===== READING PASSAGE =====

The company disclosed this in a statement released on Thursday, marking a significant milestone in its strategic expansion within Nigeria’s energy sector.

“Today marks a historic milestone for Oando PLC as we proudly announce the completion of our agreement with Eni for the acquisition of 100 percent shares of Nigerian Agip Oil Company Limited (NAOC Ltd),” the statement read.

The signing ceremony, which formalized the acquisition, took place at The Peninsula Hotel in London.

Oando highlighted that this acquisition strengthens its position as Nigeria’s leading indigenous energy solutions provider and aligns with its commitment to advancing Nigeria’s energy transition and expanding its portfolio.

Oando expressed optimism about the potential growth opportunities this acquisition will bring to the company, its shareholders, and the broader Nigerian energy sector.

“We are excited about the growth opportunities this presents for Oando PLC, our shareholders, and the Nigerian energy sector. We look forward to leveraging the acquired assets to further our goal of providing efficient and sustainable energy solutions for all,” the company stated.

===== DATA =====

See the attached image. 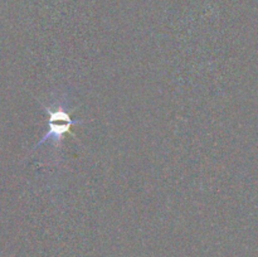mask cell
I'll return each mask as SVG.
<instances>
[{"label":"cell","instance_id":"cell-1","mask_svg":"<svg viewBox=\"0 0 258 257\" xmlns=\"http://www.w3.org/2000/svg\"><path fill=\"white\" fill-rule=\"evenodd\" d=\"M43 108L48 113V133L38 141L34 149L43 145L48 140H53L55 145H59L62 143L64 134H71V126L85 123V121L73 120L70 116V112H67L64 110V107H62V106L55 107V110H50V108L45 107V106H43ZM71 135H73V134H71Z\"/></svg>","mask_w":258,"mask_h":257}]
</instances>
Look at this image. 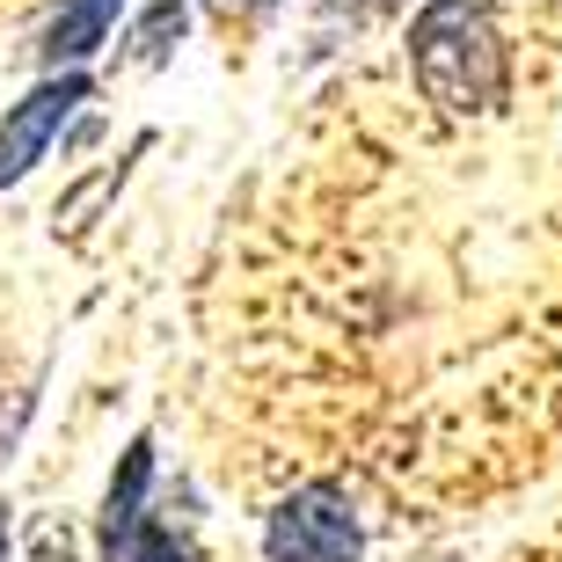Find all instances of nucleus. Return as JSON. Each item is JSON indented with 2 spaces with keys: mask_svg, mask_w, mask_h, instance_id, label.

=====
===== DATA =====

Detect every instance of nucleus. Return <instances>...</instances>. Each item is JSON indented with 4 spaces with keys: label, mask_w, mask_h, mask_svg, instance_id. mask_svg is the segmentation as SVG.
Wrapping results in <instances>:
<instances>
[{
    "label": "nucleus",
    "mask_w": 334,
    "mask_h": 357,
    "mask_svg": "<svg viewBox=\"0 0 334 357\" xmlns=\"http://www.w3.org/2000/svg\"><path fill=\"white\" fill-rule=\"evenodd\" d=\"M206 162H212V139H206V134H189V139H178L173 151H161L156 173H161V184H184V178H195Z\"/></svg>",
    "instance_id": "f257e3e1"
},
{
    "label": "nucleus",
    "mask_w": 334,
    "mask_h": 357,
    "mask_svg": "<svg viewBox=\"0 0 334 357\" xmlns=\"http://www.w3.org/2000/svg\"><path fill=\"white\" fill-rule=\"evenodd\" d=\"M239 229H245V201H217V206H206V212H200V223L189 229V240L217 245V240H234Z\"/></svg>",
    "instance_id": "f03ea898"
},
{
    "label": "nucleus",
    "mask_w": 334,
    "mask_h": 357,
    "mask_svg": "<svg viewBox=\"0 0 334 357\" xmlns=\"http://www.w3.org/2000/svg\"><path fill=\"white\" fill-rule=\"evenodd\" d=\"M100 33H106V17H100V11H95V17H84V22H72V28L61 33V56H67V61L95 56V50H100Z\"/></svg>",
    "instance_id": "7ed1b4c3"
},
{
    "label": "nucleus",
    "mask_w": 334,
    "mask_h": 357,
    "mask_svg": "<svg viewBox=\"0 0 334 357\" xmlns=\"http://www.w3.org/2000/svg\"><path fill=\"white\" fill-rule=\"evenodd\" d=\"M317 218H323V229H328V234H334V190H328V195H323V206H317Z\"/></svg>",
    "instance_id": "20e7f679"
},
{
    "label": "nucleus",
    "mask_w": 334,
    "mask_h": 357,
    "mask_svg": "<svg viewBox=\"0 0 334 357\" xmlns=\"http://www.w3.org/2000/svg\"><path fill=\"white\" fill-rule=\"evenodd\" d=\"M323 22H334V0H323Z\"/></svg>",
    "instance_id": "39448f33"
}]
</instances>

=====
===== DATA =====

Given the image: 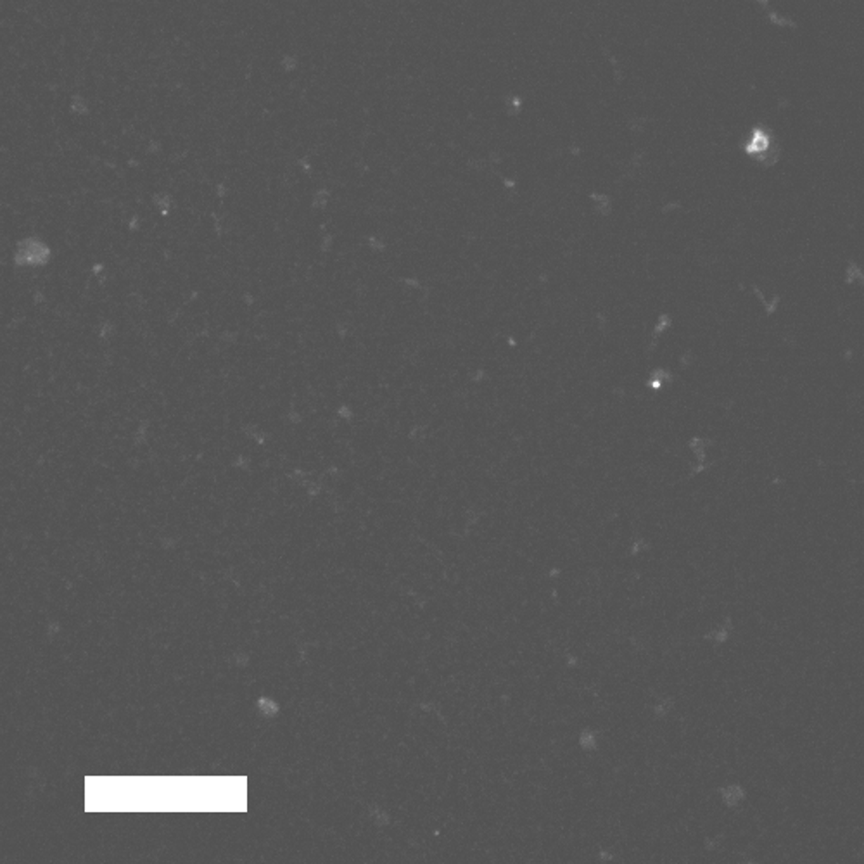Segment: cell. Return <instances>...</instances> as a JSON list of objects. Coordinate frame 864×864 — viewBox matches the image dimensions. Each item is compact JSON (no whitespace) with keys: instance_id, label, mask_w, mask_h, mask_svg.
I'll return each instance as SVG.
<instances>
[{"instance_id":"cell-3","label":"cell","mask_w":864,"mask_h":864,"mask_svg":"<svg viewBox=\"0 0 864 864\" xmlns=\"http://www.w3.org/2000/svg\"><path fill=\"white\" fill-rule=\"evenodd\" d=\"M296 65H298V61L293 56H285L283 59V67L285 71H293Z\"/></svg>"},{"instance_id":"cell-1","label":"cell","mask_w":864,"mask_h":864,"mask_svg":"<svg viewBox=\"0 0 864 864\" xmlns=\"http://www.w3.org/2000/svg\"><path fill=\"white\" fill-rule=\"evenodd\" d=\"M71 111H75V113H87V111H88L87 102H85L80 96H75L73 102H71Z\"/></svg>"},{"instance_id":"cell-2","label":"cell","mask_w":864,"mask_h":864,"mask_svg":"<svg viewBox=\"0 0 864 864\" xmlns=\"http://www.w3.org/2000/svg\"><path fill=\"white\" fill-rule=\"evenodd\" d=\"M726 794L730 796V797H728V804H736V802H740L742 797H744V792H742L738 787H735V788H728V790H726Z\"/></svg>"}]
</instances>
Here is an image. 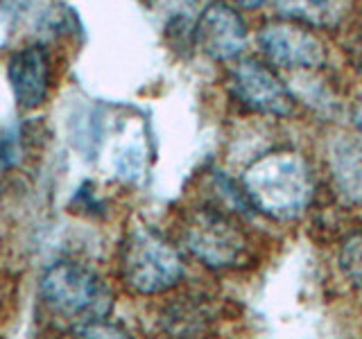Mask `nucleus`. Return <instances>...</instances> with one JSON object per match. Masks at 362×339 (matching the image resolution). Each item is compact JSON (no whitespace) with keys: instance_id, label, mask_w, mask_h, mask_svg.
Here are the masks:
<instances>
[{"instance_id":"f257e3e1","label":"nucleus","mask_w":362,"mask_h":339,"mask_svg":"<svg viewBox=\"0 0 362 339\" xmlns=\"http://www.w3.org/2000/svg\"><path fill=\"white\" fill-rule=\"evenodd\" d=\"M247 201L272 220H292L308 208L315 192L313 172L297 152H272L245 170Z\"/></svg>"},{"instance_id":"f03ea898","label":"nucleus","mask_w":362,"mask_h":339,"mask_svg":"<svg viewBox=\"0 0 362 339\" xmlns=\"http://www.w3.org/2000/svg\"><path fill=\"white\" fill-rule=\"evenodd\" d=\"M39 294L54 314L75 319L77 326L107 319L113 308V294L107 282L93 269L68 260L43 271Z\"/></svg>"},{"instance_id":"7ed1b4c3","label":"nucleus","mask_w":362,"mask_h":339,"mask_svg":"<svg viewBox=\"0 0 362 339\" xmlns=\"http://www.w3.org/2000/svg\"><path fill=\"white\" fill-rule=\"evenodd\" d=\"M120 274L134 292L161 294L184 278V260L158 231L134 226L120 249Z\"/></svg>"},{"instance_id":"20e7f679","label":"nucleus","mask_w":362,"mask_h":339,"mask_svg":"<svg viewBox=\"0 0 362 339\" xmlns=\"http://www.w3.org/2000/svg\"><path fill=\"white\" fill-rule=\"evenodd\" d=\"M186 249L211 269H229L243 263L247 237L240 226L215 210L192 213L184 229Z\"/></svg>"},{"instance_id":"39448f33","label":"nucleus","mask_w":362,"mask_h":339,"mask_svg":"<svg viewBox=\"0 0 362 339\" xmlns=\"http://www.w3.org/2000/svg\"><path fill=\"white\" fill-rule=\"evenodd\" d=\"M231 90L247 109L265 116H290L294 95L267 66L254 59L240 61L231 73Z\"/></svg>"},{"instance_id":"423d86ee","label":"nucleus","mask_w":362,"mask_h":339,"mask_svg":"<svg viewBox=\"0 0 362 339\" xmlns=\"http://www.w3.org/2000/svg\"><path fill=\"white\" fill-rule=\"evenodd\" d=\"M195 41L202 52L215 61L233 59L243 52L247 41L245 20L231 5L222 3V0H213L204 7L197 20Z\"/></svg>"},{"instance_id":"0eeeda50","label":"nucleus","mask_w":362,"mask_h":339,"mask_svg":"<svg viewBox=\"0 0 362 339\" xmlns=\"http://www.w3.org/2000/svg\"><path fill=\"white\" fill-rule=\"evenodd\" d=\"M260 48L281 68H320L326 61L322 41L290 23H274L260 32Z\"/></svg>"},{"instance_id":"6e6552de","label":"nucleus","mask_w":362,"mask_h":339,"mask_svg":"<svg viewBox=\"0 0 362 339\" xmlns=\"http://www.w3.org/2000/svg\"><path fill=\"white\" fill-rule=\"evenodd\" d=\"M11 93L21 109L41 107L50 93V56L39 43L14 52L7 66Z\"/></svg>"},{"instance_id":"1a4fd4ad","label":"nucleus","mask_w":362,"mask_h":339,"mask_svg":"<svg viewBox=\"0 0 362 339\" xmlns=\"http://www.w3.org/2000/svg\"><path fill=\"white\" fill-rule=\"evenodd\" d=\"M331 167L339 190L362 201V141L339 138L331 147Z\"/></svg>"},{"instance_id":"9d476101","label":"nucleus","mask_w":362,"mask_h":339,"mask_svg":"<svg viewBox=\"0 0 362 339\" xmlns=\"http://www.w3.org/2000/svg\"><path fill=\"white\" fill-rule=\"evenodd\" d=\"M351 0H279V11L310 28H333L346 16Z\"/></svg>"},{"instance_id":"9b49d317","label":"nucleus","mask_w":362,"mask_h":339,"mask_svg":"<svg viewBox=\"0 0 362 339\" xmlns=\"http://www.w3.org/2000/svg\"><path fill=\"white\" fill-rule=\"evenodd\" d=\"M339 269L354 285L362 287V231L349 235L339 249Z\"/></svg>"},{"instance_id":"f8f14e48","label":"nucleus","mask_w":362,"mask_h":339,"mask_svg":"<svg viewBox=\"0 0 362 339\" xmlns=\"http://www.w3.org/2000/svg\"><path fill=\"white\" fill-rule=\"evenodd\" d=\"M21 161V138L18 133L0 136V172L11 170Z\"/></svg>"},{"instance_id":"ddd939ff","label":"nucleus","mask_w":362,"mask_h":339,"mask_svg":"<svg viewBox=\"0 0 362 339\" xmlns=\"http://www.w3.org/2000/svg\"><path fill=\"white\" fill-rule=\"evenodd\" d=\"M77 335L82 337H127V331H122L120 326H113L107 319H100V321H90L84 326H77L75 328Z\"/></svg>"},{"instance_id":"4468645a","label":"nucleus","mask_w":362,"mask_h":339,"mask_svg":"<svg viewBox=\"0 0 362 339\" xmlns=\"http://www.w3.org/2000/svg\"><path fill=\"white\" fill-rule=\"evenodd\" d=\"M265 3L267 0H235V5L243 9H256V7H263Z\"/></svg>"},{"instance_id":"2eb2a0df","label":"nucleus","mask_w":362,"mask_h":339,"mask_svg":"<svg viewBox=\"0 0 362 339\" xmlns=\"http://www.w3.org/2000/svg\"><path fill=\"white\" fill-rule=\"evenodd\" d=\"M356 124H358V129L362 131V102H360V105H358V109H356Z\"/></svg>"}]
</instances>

=====

**GIVEN EXERCISE 1**: Repeat the passage of the article on Oando's acquisition from "The company disclosed" up to and including "broader Nigerian energy sector.".
**GIVEN EXERCISE 2**: Write what comes next in the article on Oando's acquisition of Nigerian Agip Oil Company, picking up after its final sentence.

**WRITTEN ANSWER 1**:
The company disclosed this in a statement released on Thursday, marking a significant milestone in its strategic expansion within Nigeria’s energy sector.

“Today marks a historic milestone for Oando PLC as we proudly announce the completion of our agreement with Eni for the acquisition of 100 percent shares of Nigerian Agip Oil Company Limited (NAOC Ltd),” the statement read.

The signing ceremony, which formalized the acquisition, took place at The Peninsula Hotel in London.

Oando highlighted that this acquisition strengthens its position as Nigeria’s leading indigenous energy solutions provider and aligns with its commitment to advancing Nigeria’s energy transition and expanding its portfolio.

Oando expressed optimism about the potential growth opportunities this acquisition will bring to the company, its shareholders, and the broader Nigerian energy sector.

**WRITTEN ANSWER 2**:
In a corresponding statement on its website, Eni, the parent company of NAOC Ltd, also confirmed the completion of the sale to Oando.

“The transaction, which received the approval of all relevant authorities, is in line with Eni’s strategy focused on the rationalization of the upstream activities by rebalancing its portfolio and divesting non-strategic assets.

“The 5 per cent participating interest in SPDC Joint Venture) is not included in the transaction, as it will be retained in Eni’s portfolio. Eni will continue to be present in the country through investment in deepwater projects and Nigeria LNG, while also exploring new opportunities related to the agri-feedstock sector,” it clarified.